• [Passage]
--

Kerney ordered a halt and detailed five men to bury the dead.

“One of the men was said to have lived four months on human flesh and brains,” Tyler added. “Their bodies were mangled in a horrible manner. This place is known as Cannibal Camp. After they … buried the bones of the dead, which were sawed and broken to pieces for the purpose of obtaining the marrow.”

From that point, the party traveled seven miles farther and encamped within one mile of another cabin, where more dead bodies were found. However, Kerney did not order them buried.

“It had not only been the scene of intense human suffering, but also of some of the most fiendish acts that mankind desperate by hunger could conceive,” Tyler said. “It seemed that on reaching that point on their journey, the unfortunate emigrants were divided into several different parties. Provisions were soon exhausted, and they began to subsist upon the bodies of their dead relatives. Those who had no deceased relatives borrowed flesh from those who had, to be refunded when they or some of their relatives should die.”

In some cases, children are said to have eaten their dead parents, and parents their dead children.

A cross has stood since 1887 on the site of the cabins near Donner Lake. Maintained by the Truckee-Donner Historical Society, many subsequent crosses have since replaced the original memorial, date undefined | Photo courtesy California State Library, St. George News

“When relief came, one man had a trunk packed full of human flesh and two buckets full of human blood, stored carefully away,” Tyler said. “When questioned about the blood, he professed to have extracted it from the veins of two women after they were dead, but the seemingly well-founded opinion was that there had been foul play.”

As a matter of choice, some were caught in the act of eating human flesh for lunch even after they were rescued.

“When their pockets were examined, they were found to contain chunks of human flesh, which were taken from them and thrown away,” Tyler said. “One man had even acquired such a mania for that kind of food, that after he had been in Sacramento Valley some months, where food was plentiful, he admitted to having a longing for another such a meal, and expressed to a stout, comely lady a desire for a roast from her body.”

Edwin Bryant, a former newspaper editor and magistrate of San Francisco, was with Gen. Kerney when they entered the Donner Party’s camp.

“Near the principal cabins I saw two bodies entire, with the exception that the abdomens had been cut open and the entrails extracted,” Bryant said. “Their flesh had been either wasted by famine or evaporated by exposure to the dry atmosphere, and they presented the appearance of mummies.”

Strewn around the cabins were dislocated and broken skulls (in some instances sawed asunder with care, for the purpose of extracting the brains), human skeletons, in short, in every variety of mutilation.

“A more revolting and appalling spectacle I never witnessed. The remains were, by an order of General Kerney, collected and buried under the superintendence of Major Swords,” Bryant said. “They were interred in a pit which had been dug in the center of one of the cabins for a cache. These melancholy duties to the dead being performed, the cabins, by order of Major Swords, were (set ablaze), and with everything surrounding them connected with this horrid and melancholy tragedy were consumed.”

--

• [Task list]
**a)** Answer these questions from the passage on the Donner Party:
(i) How many men did Kerney detail to bury the dead at the first halt?
(ii) Since what year has a cross stood on the site of the cabins near Donner Lake?
(iii) Under whose superintendence were the remains collected and buried?
**b)** Quote the stretch of the listing from the line containing "Which of these is true: the" through the end of the listing, including both ends.

Stored dataset items
--

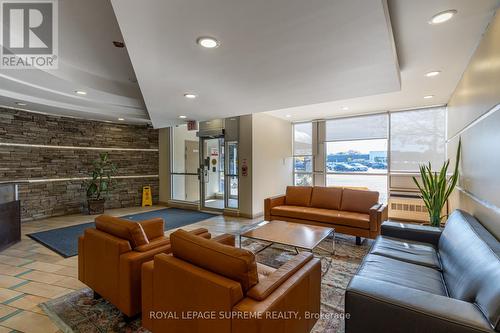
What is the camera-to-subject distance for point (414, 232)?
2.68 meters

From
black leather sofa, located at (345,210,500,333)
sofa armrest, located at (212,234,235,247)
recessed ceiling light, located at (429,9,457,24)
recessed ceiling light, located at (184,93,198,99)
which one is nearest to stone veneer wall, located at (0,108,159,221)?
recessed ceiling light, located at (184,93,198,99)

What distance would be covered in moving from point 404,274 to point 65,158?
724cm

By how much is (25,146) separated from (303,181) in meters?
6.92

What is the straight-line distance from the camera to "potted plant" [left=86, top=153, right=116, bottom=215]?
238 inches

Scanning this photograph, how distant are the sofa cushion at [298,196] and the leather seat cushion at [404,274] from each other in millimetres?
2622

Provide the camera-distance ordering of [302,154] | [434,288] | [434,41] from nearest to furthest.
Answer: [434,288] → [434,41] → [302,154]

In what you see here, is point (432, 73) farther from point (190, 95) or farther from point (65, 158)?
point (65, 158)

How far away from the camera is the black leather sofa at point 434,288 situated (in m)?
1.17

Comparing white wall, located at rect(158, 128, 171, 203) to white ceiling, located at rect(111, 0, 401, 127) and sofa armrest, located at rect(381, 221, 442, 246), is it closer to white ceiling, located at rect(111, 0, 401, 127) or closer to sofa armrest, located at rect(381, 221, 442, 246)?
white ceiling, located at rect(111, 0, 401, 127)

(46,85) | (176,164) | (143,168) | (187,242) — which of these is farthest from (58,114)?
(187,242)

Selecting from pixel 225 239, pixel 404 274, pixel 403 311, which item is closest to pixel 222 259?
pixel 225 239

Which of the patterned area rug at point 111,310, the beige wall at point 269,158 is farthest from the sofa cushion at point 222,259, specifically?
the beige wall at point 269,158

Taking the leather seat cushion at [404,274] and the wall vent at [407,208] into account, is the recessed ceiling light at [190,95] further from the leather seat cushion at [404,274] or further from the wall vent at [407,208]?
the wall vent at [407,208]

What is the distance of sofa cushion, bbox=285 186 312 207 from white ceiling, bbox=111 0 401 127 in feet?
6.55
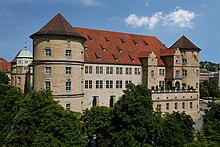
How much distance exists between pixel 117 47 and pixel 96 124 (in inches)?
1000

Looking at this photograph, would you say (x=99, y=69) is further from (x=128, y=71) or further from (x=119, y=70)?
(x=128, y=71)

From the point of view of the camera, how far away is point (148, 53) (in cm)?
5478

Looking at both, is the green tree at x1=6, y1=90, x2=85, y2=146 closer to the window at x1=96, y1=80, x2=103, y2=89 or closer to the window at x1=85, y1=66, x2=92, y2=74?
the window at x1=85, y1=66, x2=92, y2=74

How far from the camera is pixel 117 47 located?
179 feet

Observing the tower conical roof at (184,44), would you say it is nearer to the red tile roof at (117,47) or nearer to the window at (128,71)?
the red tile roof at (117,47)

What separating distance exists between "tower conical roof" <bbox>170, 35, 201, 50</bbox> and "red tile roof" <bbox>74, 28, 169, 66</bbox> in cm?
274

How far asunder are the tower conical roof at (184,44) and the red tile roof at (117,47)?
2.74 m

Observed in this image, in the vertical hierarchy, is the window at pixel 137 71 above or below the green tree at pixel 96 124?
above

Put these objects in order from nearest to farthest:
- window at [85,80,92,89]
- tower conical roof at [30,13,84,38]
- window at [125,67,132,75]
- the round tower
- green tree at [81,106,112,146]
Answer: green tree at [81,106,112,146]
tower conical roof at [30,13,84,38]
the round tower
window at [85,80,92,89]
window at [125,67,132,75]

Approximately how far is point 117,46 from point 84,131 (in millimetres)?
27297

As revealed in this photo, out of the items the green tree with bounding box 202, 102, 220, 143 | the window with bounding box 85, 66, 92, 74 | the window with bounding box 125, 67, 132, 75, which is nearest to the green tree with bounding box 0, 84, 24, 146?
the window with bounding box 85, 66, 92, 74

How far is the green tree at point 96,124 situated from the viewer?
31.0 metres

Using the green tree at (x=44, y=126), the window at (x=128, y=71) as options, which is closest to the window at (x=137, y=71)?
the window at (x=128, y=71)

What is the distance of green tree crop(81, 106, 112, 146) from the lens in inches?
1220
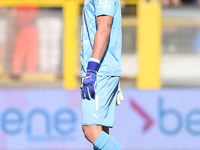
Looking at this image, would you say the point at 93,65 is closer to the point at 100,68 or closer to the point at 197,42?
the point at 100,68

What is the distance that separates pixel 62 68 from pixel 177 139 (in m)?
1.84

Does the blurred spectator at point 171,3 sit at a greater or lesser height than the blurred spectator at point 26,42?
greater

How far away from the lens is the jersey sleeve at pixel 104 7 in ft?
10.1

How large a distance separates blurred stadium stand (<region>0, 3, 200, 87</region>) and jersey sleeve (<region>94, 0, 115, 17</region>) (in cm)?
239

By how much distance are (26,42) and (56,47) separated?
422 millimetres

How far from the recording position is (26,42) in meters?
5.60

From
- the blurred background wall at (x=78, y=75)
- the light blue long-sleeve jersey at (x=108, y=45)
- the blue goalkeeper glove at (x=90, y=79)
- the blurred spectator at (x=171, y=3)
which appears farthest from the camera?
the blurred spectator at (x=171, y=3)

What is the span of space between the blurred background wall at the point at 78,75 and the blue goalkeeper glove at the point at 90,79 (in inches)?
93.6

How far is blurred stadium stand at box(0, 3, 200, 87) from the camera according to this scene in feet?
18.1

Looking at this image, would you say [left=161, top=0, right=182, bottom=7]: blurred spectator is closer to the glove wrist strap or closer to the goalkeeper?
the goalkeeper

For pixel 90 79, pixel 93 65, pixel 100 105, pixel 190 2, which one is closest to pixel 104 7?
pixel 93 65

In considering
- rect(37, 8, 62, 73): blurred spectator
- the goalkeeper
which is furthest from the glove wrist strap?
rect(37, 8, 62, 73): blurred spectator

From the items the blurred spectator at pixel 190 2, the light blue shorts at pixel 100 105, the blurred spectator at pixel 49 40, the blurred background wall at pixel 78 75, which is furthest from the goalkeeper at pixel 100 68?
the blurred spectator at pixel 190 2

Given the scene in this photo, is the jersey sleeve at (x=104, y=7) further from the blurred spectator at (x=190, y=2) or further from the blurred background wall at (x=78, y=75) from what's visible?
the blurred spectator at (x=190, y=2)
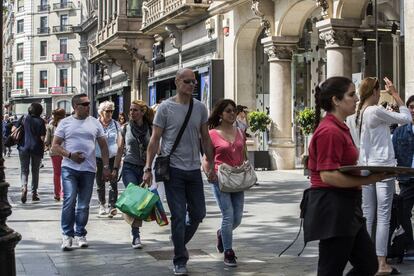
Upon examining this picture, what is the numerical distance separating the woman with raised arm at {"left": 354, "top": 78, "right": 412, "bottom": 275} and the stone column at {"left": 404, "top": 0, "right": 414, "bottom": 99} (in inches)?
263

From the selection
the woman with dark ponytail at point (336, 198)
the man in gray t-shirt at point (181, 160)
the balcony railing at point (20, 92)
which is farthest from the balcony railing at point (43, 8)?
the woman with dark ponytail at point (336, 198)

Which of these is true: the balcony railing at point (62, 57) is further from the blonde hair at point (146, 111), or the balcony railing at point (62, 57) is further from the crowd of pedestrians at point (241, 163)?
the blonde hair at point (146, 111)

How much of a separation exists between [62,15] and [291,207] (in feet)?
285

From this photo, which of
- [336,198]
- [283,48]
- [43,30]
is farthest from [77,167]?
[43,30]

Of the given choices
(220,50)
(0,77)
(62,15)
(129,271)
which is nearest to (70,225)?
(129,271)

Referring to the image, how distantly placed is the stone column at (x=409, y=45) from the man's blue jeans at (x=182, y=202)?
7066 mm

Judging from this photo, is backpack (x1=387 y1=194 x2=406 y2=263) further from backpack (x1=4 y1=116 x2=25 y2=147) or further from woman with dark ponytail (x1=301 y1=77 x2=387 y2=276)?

--

• [Results for the exercise]
**a)**
(i) Five
(ii) 1887
(iii) Major Swords

**b)**
Which of these is true: the balcony railing at point (62, 57) is further from the blonde hair at point (146, 111), or the balcony railing at point (62, 57) is further from the crowd of pedestrians at point (241, 163)?
the blonde hair at point (146, 111)

How much of a separation exists between [62,15] and [291,207] (in feet)?
285

From this photo, which of
- [336,198]
- [283,48]
- [43,30]
is farthest from [77,167]?
[43,30]

Of the given choices
(220,50)
(0,77)
(62,15)
(129,271)
which is nearest to (70,225)?
(129,271)

Referring to the image, how distantly placed is the stone column at (x=409, y=45) from the man's blue jeans at (x=182, y=202)?
7066 mm

Judging from this photo, is backpack (x1=387 y1=194 x2=406 y2=263) further from backpack (x1=4 y1=116 x2=25 y2=147) or further from woman with dark ponytail (x1=301 y1=77 x2=387 y2=276)?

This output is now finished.